Michigan Court of Appeals; Docket No. 45195; Published  
Judges Holbrook, Maher, and Gillis; Unanimous; Per Curiam  
Official Michigan Reporter Citation: 97 Mich App 242; Link to Opinion alt    

Entitlement to PIP Benefits: Arising Out of / Causation Requirement [§3105(1)]  
Exclusion for Vehicles Considered Parked [§3106(1)]  
Causal Connection Requirement [§3106]

Not Applicable    

In a unanimous per curiam Opinion, the Court of Appeals denied no-fault benefits to a plaintiff truck driver who suffered a fractured ankle when a bundle of steel rolled off of a stack on a warehouse floor, pinning the plaintiff’s leg against the left rear wheel of his tractor trailer. The bundle of steel had been previously unloaded from another truck. The plaintiff was preparing to unload a similar bundle of steel from his truck at the time he was injured.

The Court of Appeals concluded that there was no "causal connection between the plaintiff’s injury and the ownership, operation, maintenance, or use of his motor vehicle. As such, the plaintiff's injury did not fall within §3105(1) of the Act which provides that no-fault benefits are payable for accidental bodily injury arising out of the ownership, operation, maintenance or use of a motor vehicle as a motor vehicle. In so holding, the Court of Appeals specifically rejected the analysis employed in McPherson v Auto-Owners (item number 197) where the Court stated that it is sufficient if a motor vehicle "provides the occasion" for an injury as opposed to being the cause of an injury. In the case at bar, the Court held that McPherson was "wrongly decided" because such a holding "would allow recovery where the vehicle fortuitously provides the setting for the injury."

In reaching its holding, the Court concluded that the plaintiff was not entitled to recover benefits under §3106(b) inasmuch as his injury was not the direct result of physical contact with equipment permanently mounted on the vehicle or with property that was being lifted onto or lowered from the vehicle in the loading and unloading process.
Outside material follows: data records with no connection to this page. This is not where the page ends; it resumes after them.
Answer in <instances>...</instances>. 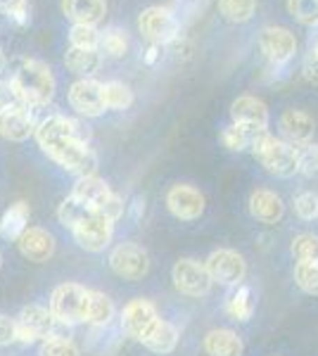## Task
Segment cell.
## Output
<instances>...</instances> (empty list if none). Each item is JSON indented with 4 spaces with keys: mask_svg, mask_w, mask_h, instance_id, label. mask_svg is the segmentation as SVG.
<instances>
[{
    "mask_svg": "<svg viewBox=\"0 0 318 356\" xmlns=\"http://www.w3.org/2000/svg\"><path fill=\"white\" fill-rule=\"evenodd\" d=\"M259 131H266V129H250V126L230 124L223 129L221 140L230 152H242V150H247V147H252V143Z\"/></svg>",
    "mask_w": 318,
    "mask_h": 356,
    "instance_id": "f1b7e54d",
    "label": "cell"
},
{
    "mask_svg": "<svg viewBox=\"0 0 318 356\" xmlns=\"http://www.w3.org/2000/svg\"><path fill=\"white\" fill-rule=\"evenodd\" d=\"M218 13L233 24H245L257 13V0H218Z\"/></svg>",
    "mask_w": 318,
    "mask_h": 356,
    "instance_id": "f546056e",
    "label": "cell"
},
{
    "mask_svg": "<svg viewBox=\"0 0 318 356\" xmlns=\"http://www.w3.org/2000/svg\"><path fill=\"white\" fill-rule=\"evenodd\" d=\"M15 323H17V342L22 344H33L55 335H65L62 332L65 325L55 318L50 307H43V304H29V307H24L17 314Z\"/></svg>",
    "mask_w": 318,
    "mask_h": 356,
    "instance_id": "8992f818",
    "label": "cell"
},
{
    "mask_svg": "<svg viewBox=\"0 0 318 356\" xmlns=\"http://www.w3.org/2000/svg\"><path fill=\"white\" fill-rule=\"evenodd\" d=\"M0 13L13 17L17 24L29 22V3L26 0H0Z\"/></svg>",
    "mask_w": 318,
    "mask_h": 356,
    "instance_id": "ab89813d",
    "label": "cell"
},
{
    "mask_svg": "<svg viewBox=\"0 0 318 356\" xmlns=\"http://www.w3.org/2000/svg\"><path fill=\"white\" fill-rule=\"evenodd\" d=\"M294 280H297L299 290L306 295L318 297V261H304L294 266Z\"/></svg>",
    "mask_w": 318,
    "mask_h": 356,
    "instance_id": "8d00e7d4",
    "label": "cell"
},
{
    "mask_svg": "<svg viewBox=\"0 0 318 356\" xmlns=\"http://www.w3.org/2000/svg\"><path fill=\"white\" fill-rule=\"evenodd\" d=\"M138 31L150 45H171L181 38V22L166 8H148L138 17Z\"/></svg>",
    "mask_w": 318,
    "mask_h": 356,
    "instance_id": "52a82bcc",
    "label": "cell"
},
{
    "mask_svg": "<svg viewBox=\"0 0 318 356\" xmlns=\"http://www.w3.org/2000/svg\"><path fill=\"white\" fill-rule=\"evenodd\" d=\"M102 95H105L107 110L121 112V110H129V107L133 105V90L121 81L102 83Z\"/></svg>",
    "mask_w": 318,
    "mask_h": 356,
    "instance_id": "4dcf8cb0",
    "label": "cell"
},
{
    "mask_svg": "<svg viewBox=\"0 0 318 356\" xmlns=\"http://www.w3.org/2000/svg\"><path fill=\"white\" fill-rule=\"evenodd\" d=\"M100 50H84L69 45L65 53V67L81 79H93V74L100 69Z\"/></svg>",
    "mask_w": 318,
    "mask_h": 356,
    "instance_id": "cb8c5ba5",
    "label": "cell"
},
{
    "mask_svg": "<svg viewBox=\"0 0 318 356\" xmlns=\"http://www.w3.org/2000/svg\"><path fill=\"white\" fill-rule=\"evenodd\" d=\"M38 356H81V354H79L77 342H74L72 337L55 335L38 344Z\"/></svg>",
    "mask_w": 318,
    "mask_h": 356,
    "instance_id": "d6a6232c",
    "label": "cell"
},
{
    "mask_svg": "<svg viewBox=\"0 0 318 356\" xmlns=\"http://www.w3.org/2000/svg\"><path fill=\"white\" fill-rule=\"evenodd\" d=\"M117 316V307L109 300L105 292L90 290V304H88V321L86 323L93 328H107L112 323V318Z\"/></svg>",
    "mask_w": 318,
    "mask_h": 356,
    "instance_id": "4316f807",
    "label": "cell"
},
{
    "mask_svg": "<svg viewBox=\"0 0 318 356\" xmlns=\"http://www.w3.org/2000/svg\"><path fill=\"white\" fill-rule=\"evenodd\" d=\"M302 74H304L306 81H311V83L318 86V55L314 53V50H311V53L304 57Z\"/></svg>",
    "mask_w": 318,
    "mask_h": 356,
    "instance_id": "b9f144b4",
    "label": "cell"
},
{
    "mask_svg": "<svg viewBox=\"0 0 318 356\" xmlns=\"http://www.w3.org/2000/svg\"><path fill=\"white\" fill-rule=\"evenodd\" d=\"M157 321H159L157 307L150 300L138 297V300H131L126 304L124 312H121V330H124V335L131 337V340L143 342L148 332L154 328Z\"/></svg>",
    "mask_w": 318,
    "mask_h": 356,
    "instance_id": "5bb4252c",
    "label": "cell"
},
{
    "mask_svg": "<svg viewBox=\"0 0 318 356\" xmlns=\"http://www.w3.org/2000/svg\"><path fill=\"white\" fill-rule=\"evenodd\" d=\"M88 304H90L88 288H84L79 283H62L53 290L48 307L65 328H72V325L88 321Z\"/></svg>",
    "mask_w": 318,
    "mask_h": 356,
    "instance_id": "5b68a950",
    "label": "cell"
},
{
    "mask_svg": "<svg viewBox=\"0 0 318 356\" xmlns=\"http://www.w3.org/2000/svg\"><path fill=\"white\" fill-rule=\"evenodd\" d=\"M205 352L209 356H242L245 354V344L238 337V332L228 328H214L205 335L202 342Z\"/></svg>",
    "mask_w": 318,
    "mask_h": 356,
    "instance_id": "7402d4cb",
    "label": "cell"
},
{
    "mask_svg": "<svg viewBox=\"0 0 318 356\" xmlns=\"http://www.w3.org/2000/svg\"><path fill=\"white\" fill-rule=\"evenodd\" d=\"M38 119L33 117V110L22 102H8L0 107V136L5 140L24 143L29 136L36 134Z\"/></svg>",
    "mask_w": 318,
    "mask_h": 356,
    "instance_id": "7c38bea8",
    "label": "cell"
},
{
    "mask_svg": "<svg viewBox=\"0 0 318 356\" xmlns=\"http://www.w3.org/2000/svg\"><path fill=\"white\" fill-rule=\"evenodd\" d=\"M10 93L15 102H22L31 110L48 105L55 95L53 69L40 60H24L10 79Z\"/></svg>",
    "mask_w": 318,
    "mask_h": 356,
    "instance_id": "7a4b0ae2",
    "label": "cell"
},
{
    "mask_svg": "<svg viewBox=\"0 0 318 356\" xmlns=\"http://www.w3.org/2000/svg\"><path fill=\"white\" fill-rule=\"evenodd\" d=\"M250 214L262 223H278L285 216V204H283L280 195L259 188L250 195Z\"/></svg>",
    "mask_w": 318,
    "mask_h": 356,
    "instance_id": "ffe728a7",
    "label": "cell"
},
{
    "mask_svg": "<svg viewBox=\"0 0 318 356\" xmlns=\"http://www.w3.org/2000/svg\"><path fill=\"white\" fill-rule=\"evenodd\" d=\"M102 33L90 24H74L69 31V43L74 48H84V50H100Z\"/></svg>",
    "mask_w": 318,
    "mask_h": 356,
    "instance_id": "1f68e13d",
    "label": "cell"
},
{
    "mask_svg": "<svg viewBox=\"0 0 318 356\" xmlns=\"http://www.w3.org/2000/svg\"><path fill=\"white\" fill-rule=\"evenodd\" d=\"M294 214L302 221H314L318 219V195L316 193H302L294 197Z\"/></svg>",
    "mask_w": 318,
    "mask_h": 356,
    "instance_id": "f35d334b",
    "label": "cell"
},
{
    "mask_svg": "<svg viewBox=\"0 0 318 356\" xmlns=\"http://www.w3.org/2000/svg\"><path fill=\"white\" fill-rule=\"evenodd\" d=\"M280 134L290 145L299 147L306 145V143H314V134H316V124L314 119L309 117L302 110H285L280 114Z\"/></svg>",
    "mask_w": 318,
    "mask_h": 356,
    "instance_id": "ac0fdd59",
    "label": "cell"
},
{
    "mask_svg": "<svg viewBox=\"0 0 318 356\" xmlns=\"http://www.w3.org/2000/svg\"><path fill=\"white\" fill-rule=\"evenodd\" d=\"M107 261L112 273L124 280H143L150 273L148 252L136 243H119L117 247H112Z\"/></svg>",
    "mask_w": 318,
    "mask_h": 356,
    "instance_id": "ba28073f",
    "label": "cell"
},
{
    "mask_svg": "<svg viewBox=\"0 0 318 356\" xmlns=\"http://www.w3.org/2000/svg\"><path fill=\"white\" fill-rule=\"evenodd\" d=\"M159 55H161V45H150V48L145 50V57H143V60H145V65H154Z\"/></svg>",
    "mask_w": 318,
    "mask_h": 356,
    "instance_id": "ee69618b",
    "label": "cell"
},
{
    "mask_svg": "<svg viewBox=\"0 0 318 356\" xmlns=\"http://www.w3.org/2000/svg\"><path fill=\"white\" fill-rule=\"evenodd\" d=\"M259 48L269 60V65L285 67L297 53V38L285 26H264L259 33Z\"/></svg>",
    "mask_w": 318,
    "mask_h": 356,
    "instance_id": "8fae6325",
    "label": "cell"
},
{
    "mask_svg": "<svg viewBox=\"0 0 318 356\" xmlns=\"http://www.w3.org/2000/svg\"><path fill=\"white\" fill-rule=\"evenodd\" d=\"M69 105H72V110H77V114L86 119L100 117L107 110L105 95H102V83L95 81V79H79L69 88Z\"/></svg>",
    "mask_w": 318,
    "mask_h": 356,
    "instance_id": "9a60e30c",
    "label": "cell"
},
{
    "mask_svg": "<svg viewBox=\"0 0 318 356\" xmlns=\"http://www.w3.org/2000/svg\"><path fill=\"white\" fill-rule=\"evenodd\" d=\"M314 53L318 55V41H316V45H314Z\"/></svg>",
    "mask_w": 318,
    "mask_h": 356,
    "instance_id": "bcb514c9",
    "label": "cell"
},
{
    "mask_svg": "<svg viewBox=\"0 0 318 356\" xmlns=\"http://www.w3.org/2000/svg\"><path fill=\"white\" fill-rule=\"evenodd\" d=\"M143 344L154 354H171L178 344V328L173 323H169V321L159 318L157 323H154V328L145 335Z\"/></svg>",
    "mask_w": 318,
    "mask_h": 356,
    "instance_id": "d4e9b609",
    "label": "cell"
},
{
    "mask_svg": "<svg viewBox=\"0 0 318 356\" xmlns=\"http://www.w3.org/2000/svg\"><path fill=\"white\" fill-rule=\"evenodd\" d=\"M95 209H90L86 202H81V200H77L74 195H69V197H65L60 202V207H57V221L62 223L65 228H77L81 221H86L90 214H93Z\"/></svg>",
    "mask_w": 318,
    "mask_h": 356,
    "instance_id": "83f0119b",
    "label": "cell"
},
{
    "mask_svg": "<svg viewBox=\"0 0 318 356\" xmlns=\"http://www.w3.org/2000/svg\"><path fill=\"white\" fill-rule=\"evenodd\" d=\"M114 223L117 221H112V219H107V216L93 211L88 219L81 221L77 228H72V235H74V240H77V245L81 247V250L97 254V252L107 250L109 243H112Z\"/></svg>",
    "mask_w": 318,
    "mask_h": 356,
    "instance_id": "30bf717a",
    "label": "cell"
},
{
    "mask_svg": "<svg viewBox=\"0 0 318 356\" xmlns=\"http://www.w3.org/2000/svg\"><path fill=\"white\" fill-rule=\"evenodd\" d=\"M72 195L81 202H86L90 209H95L97 214L107 216L112 221H119L121 216L126 214V207L124 204V197H119L112 188L107 186L102 178L97 176H84V178H77L72 188Z\"/></svg>",
    "mask_w": 318,
    "mask_h": 356,
    "instance_id": "277c9868",
    "label": "cell"
},
{
    "mask_svg": "<svg viewBox=\"0 0 318 356\" xmlns=\"http://www.w3.org/2000/svg\"><path fill=\"white\" fill-rule=\"evenodd\" d=\"M29 214H31V209H29L24 200H17L15 204H10L3 211V219H0V235L5 240L17 243L22 238V233L29 228Z\"/></svg>",
    "mask_w": 318,
    "mask_h": 356,
    "instance_id": "603a6c76",
    "label": "cell"
},
{
    "mask_svg": "<svg viewBox=\"0 0 318 356\" xmlns=\"http://www.w3.org/2000/svg\"><path fill=\"white\" fill-rule=\"evenodd\" d=\"M297 154H299V174L306 178H318V145L316 143L299 145Z\"/></svg>",
    "mask_w": 318,
    "mask_h": 356,
    "instance_id": "74e56055",
    "label": "cell"
},
{
    "mask_svg": "<svg viewBox=\"0 0 318 356\" xmlns=\"http://www.w3.org/2000/svg\"><path fill=\"white\" fill-rule=\"evenodd\" d=\"M223 309L233 321H250L252 314H254V292H252V288H247V285H238V288H233V292L225 297Z\"/></svg>",
    "mask_w": 318,
    "mask_h": 356,
    "instance_id": "484cf974",
    "label": "cell"
},
{
    "mask_svg": "<svg viewBox=\"0 0 318 356\" xmlns=\"http://www.w3.org/2000/svg\"><path fill=\"white\" fill-rule=\"evenodd\" d=\"M126 211H129V216H131L133 221H141L143 214H145V200H143V197H133L131 204L126 207Z\"/></svg>",
    "mask_w": 318,
    "mask_h": 356,
    "instance_id": "7bdbcfd3",
    "label": "cell"
},
{
    "mask_svg": "<svg viewBox=\"0 0 318 356\" xmlns=\"http://www.w3.org/2000/svg\"><path fill=\"white\" fill-rule=\"evenodd\" d=\"M287 13L299 24L318 26V0H287Z\"/></svg>",
    "mask_w": 318,
    "mask_h": 356,
    "instance_id": "e575fe53",
    "label": "cell"
},
{
    "mask_svg": "<svg viewBox=\"0 0 318 356\" xmlns=\"http://www.w3.org/2000/svg\"><path fill=\"white\" fill-rule=\"evenodd\" d=\"M171 280L176 290L186 297H205L212 290V275L207 271V264L198 259H181L173 264Z\"/></svg>",
    "mask_w": 318,
    "mask_h": 356,
    "instance_id": "9c48e42d",
    "label": "cell"
},
{
    "mask_svg": "<svg viewBox=\"0 0 318 356\" xmlns=\"http://www.w3.org/2000/svg\"><path fill=\"white\" fill-rule=\"evenodd\" d=\"M17 250L24 259L33 264H45L55 254V238L50 231L40 226H29L22 238L17 240Z\"/></svg>",
    "mask_w": 318,
    "mask_h": 356,
    "instance_id": "e0dca14e",
    "label": "cell"
},
{
    "mask_svg": "<svg viewBox=\"0 0 318 356\" xmlns=\"http://www.w3.org/2000/svg\"><path fill=\"white\" fill-rule=\"evenodd\" d=\"M250 150L269 174H273L278 178H290L294 174H299L297 147L290 145L287 140H280V138L271 136L269 131H259Z\"/></svg>",
    "mask_w": 318,
    "mask_h": 356,
    "instance_id": "3957f363",
    "label": "cell"
},
{
    "mask_svg": "<svg viewBox=\"0 0 318 356\" xmlns=\"http://www.w3.org/2000/svg\"><path fill=\"white\" fill-rule=\"evenodd\" d=\"M0 266H3V254H0Z\"/></svg>",
    "mask_w": 318,
    "mask_h": 356,
    "instance_id": "7dc6e473",
    "label": "cell"
},
{
    "mask_svg": "<svg viewBox=\"0 0 318 356\" xmlns=\"http://www.w3.org/2000/svg\"><path fill=\"white\" fill-rule=\"evenodd\" d=\"M230 117H233V124L250 126V129H269V107L254 95H240L238 100H233Z\"/></svg>",
    "mask_w": 318,
    "mask_h": 356,
    "instance_id": "d6986e66",
    "label": "cell"
},
{
    "mask_svg": "<svg viewBox=\"0 0 318 356\" xmlns=\"http://www.w3.org/2000/svg\"><path fill=\"white\" fill-rule=\"evenodd\" d=\"M17 342V323L15 318L0 314V347H8V344Z\"/></svg>",
    "mask_w": 318,
    "mask_h": 356,
    "instance_id": "60d3db41",
    "label": "cell"
},
{
    "mask_svg": "<svg viewBox=\"0 0 318 356\" xmlns=\"http://www.w3.org/2000/svg\"><path fill=\"white\" fill-rule=\"evenodd\" d=\"M5 65H8V60H5L3 50H0V72H3V69H5Z\"/></svg>",
    "mask_w": 318,
    "mask_h": 356,
    "instance_id": "f6af8a7d",
    "label": "cell"
},
{
    "mask_svg": "<svg viewBox=\"0 0 318 356\" xmlns=\"http://www.w3.org/2000/svg\"><path fill=\"white\" fill-rule=\"evenodd\" d=\"M292 257L297 259V264L304 261H318V238L311 233H302L292 240Z\"/></svg>",
    "mask_w": 318,
    "mask_h": 356,
    "instance_id": "d590c367",
    "label": "cell"
},
{
    "mask_svg": "<svg viewBox=\"0 0 318 356\" xmlns=\"http://www.w3.org/2000/svg\"><path fill=\"white\" fill-rule=\"evenodd\" d=\"M166 207L176 219L181 221H195L205 211V195L198 188L186 186V183H176L166 193Z\"/></svg>",
    "mask_w": 318,
    "mask_h": 356,
    "instance_id": "2e32d148",
    "label": "cell"
},
{
    "mask_svg": "<svg viewBox=\"0 0 318 356\" xmlns=\"http://www.w3.org/2000/svg\"><path fill=\"white\" fill-rule=\"evenodd\" d=\"M205 264L214 283L230 285V288H238L247 275V264L242 254H238L235 250H225V247L214 250Z\"/></svg>",
    "mask_w": 318,
    "mask_h": 356,
    "instance_id": "4fadbf2b",
    "label": "cell"
},
{
    "mask_svg": "<svg viewBox=\"0 0 318 356\" xmlns=\"http://www.w3.org/2000/svg\"><path fill=\"white\" fill-rule=\"evenodd\" d=\"M33 138L40 150L69 174L77 178L97 176V157L88 145V131H84L79 122L65 114H48L38 119Z\"/></svg>",
    "mask_w": 318,
    "mask_h": 356,
    "instance_id": "6da1fadb",
    "label": "cell"
},
{
    "mask_svg": "<svg viewBox=\"0 0 318 356\" xmlns=\"http://www.w3.org/2000/svg\"><path fill=\"white\" fill-rule=\"evenodd\" d=\"M100 48H102V53L109 55V57H124L126 53H129V36H126V31L112 26L102 33Z\"/></svg>",
    "mask_w": 318,
    "mask_h": 356,
    "instance_id": "836d02e7",
    "label": "cell"
},
{
    "mask_svg": "<svg viewBox=\"0 0 318 356\" xmlns=\"http://www.w3.org/2000/svg\"><path fill=\"white\" fill-rule=\"evenodd\" d=\"M62 13L74 24H90L95 26L105 17L107 3L105 0H62Z\"/></svg>",
    "mask_w": 318,
    "mask_h": 356,
    "instance_id": "44dd1931",
    "label": "cell"
}]
</instances>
Furthermore, the plaintiff could not recover under §3106(c) as an occupant, because there was no causal connection between the injury and the ownership, operation, maintenance or use of the motor vehicle.

[Author's Comment: At first glance, it appears that the Court is basing its decision on the failure of the plaintiff to fall into one of the three favored subsections of the parked vehicle provisions of §3106. However, in the end, it appears that plaintiff was denied benefits because of lack of "causal connection" under §3105(1).]